Oil prices struggled to establish a clear direction, although gold was heading for its highest finish in a fortnight.
The US Federal Reserve dominated the week’s proceedings as its open market committee delivered a widely expected 25 basis point rise in interest rates but maintained its forecasts for the pace of tightening this year and next.
It was bad news for dollar bulls, and the US currency subsequently slipped to multi-week lows against its main G20 rivals. The Mexican peso and South African rand led the way as emerging market currencies staged a broad advance.
“The Fed, in resisting the temptation to raise its estimate of where rates are heading in the long term, has reinforced its reputation as a dovish rate-setter,” said the FX strategy team at Société Générale.

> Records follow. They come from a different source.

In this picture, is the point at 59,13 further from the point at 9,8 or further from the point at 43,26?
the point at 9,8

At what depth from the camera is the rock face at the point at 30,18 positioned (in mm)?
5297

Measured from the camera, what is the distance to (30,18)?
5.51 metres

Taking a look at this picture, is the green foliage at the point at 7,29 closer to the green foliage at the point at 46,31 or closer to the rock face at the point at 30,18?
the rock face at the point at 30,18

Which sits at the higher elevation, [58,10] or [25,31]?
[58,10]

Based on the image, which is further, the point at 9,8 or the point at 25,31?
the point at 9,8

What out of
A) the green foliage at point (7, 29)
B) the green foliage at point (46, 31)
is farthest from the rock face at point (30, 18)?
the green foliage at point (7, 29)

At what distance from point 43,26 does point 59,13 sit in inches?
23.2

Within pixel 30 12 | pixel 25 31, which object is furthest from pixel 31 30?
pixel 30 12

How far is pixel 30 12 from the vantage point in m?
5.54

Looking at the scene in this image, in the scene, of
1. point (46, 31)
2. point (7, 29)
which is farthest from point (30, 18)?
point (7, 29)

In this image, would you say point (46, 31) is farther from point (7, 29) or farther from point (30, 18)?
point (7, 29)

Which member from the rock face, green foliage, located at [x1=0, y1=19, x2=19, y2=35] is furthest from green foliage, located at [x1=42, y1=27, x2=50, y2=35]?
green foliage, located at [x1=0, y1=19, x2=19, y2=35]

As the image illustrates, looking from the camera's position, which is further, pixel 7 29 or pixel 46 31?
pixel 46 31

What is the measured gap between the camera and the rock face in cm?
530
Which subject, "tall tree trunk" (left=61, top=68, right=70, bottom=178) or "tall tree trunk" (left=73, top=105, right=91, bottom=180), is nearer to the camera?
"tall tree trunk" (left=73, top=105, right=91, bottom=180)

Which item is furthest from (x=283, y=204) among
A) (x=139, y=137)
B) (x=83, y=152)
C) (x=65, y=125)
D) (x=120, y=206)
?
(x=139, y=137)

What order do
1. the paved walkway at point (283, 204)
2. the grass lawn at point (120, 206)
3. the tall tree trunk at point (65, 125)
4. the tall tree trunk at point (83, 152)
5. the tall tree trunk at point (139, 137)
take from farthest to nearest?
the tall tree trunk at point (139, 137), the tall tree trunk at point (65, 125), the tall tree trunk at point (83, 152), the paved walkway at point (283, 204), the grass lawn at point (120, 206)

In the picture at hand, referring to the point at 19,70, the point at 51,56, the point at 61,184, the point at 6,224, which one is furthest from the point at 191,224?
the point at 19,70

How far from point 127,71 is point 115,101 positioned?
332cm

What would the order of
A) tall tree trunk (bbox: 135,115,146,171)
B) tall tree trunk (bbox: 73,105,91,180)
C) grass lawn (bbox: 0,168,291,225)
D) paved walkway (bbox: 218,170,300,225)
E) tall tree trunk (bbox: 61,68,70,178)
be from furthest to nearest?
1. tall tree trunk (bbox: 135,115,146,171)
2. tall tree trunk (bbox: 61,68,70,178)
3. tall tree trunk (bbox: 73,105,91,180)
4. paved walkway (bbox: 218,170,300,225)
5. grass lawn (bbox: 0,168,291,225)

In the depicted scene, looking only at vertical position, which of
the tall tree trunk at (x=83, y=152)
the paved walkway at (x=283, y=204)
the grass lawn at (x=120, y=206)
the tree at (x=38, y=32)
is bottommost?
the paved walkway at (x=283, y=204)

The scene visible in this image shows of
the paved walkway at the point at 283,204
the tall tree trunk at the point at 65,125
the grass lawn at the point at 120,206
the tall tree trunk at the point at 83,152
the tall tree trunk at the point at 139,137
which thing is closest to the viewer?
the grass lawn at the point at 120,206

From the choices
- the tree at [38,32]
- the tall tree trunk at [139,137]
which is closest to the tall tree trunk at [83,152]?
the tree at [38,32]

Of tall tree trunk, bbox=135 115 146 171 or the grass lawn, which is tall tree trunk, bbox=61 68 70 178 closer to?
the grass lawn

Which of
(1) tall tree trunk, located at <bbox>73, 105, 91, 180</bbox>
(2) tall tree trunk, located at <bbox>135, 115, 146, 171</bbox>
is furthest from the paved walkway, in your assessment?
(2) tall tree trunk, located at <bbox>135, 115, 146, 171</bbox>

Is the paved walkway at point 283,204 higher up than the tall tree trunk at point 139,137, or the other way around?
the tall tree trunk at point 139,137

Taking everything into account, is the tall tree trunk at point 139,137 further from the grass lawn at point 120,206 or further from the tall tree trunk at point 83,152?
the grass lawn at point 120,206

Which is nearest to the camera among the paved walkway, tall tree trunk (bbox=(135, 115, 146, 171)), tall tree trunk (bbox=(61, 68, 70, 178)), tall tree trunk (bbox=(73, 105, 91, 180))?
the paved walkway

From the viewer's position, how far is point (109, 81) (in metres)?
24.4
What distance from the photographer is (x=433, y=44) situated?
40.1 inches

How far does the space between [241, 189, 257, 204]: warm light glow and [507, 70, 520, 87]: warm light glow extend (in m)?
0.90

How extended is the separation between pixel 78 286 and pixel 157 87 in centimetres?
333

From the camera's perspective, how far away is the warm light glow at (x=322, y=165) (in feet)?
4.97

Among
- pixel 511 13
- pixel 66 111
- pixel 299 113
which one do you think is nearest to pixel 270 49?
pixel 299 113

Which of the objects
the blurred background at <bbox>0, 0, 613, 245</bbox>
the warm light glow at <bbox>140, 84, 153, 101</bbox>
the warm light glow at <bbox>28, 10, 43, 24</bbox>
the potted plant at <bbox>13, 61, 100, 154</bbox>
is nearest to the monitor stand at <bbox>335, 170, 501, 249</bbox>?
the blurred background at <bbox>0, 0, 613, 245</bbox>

“With the market reluctant to price in the pace of rate hikes the Fed is expecting to make, there’s still a bit of life in the dollar rally — but not much and not for long. Meanwhile there’s little here to really spook risk sentiment and risk-correlated currencies.”
The dollar index, a measure of the US unit against a weighted basket of peers, was down 0.1 per cent at 100.26 on Friday, and 3.4 per cent below a 14-year high struck at the start of January.

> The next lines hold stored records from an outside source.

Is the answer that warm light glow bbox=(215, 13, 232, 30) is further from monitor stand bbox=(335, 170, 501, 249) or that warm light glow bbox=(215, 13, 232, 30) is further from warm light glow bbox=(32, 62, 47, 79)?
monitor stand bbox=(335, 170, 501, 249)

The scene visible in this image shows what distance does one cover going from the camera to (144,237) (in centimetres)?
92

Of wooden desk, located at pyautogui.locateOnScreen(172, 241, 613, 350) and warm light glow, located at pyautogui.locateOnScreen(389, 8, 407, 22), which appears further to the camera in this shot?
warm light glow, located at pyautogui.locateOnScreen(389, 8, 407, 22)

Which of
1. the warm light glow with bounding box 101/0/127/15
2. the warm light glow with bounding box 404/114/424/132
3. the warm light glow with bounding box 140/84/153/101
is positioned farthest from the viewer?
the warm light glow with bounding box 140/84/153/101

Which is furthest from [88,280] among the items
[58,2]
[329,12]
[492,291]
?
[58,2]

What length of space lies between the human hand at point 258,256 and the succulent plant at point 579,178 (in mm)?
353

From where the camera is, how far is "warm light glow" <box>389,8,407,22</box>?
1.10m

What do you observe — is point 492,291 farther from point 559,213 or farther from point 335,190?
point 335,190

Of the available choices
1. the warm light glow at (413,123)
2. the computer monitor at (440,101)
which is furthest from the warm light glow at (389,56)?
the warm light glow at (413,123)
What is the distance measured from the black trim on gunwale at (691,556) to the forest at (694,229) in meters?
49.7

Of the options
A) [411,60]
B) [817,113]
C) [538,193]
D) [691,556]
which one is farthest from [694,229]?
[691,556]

Sterling put in one of the week’s best performances against the dollar, and its 0.3 per cent gain on Friday to $1.2393 left it 1.8 per cent higher over the five-day period.
In contrast to the Fed’s “dovish hike”, the Bank of England’s decision to keep rates unchanged this week was viewed by many as a “hawkish hold”, after one member of the UK Monetary Policy Committee unexpectedly voted for a rise in borrowing costs.
Analysts were quick to point out that the dissenting voter — Kristin Forbes — would be departing from the MPC after its June meeting.
“However, the overall tone [of the meeting] was less dovish than might have been expected,” noted Ian Williams, strategist at Peel Hunt.
“There was also a suggestion that other members are closer to voting in favour of tighter policy, should the data continue to surprise to the upside.”
The dollar was 0.5 per cent weaker against the yen at ¥112.70 — the lowest since the end of February and down from ¥114.74 a week earlier.
The euro, although 0.2 per cent lower against the dollar at $1.0744, was 0.7 per cent firmer on the week and well up from a midweek low of $1.0602.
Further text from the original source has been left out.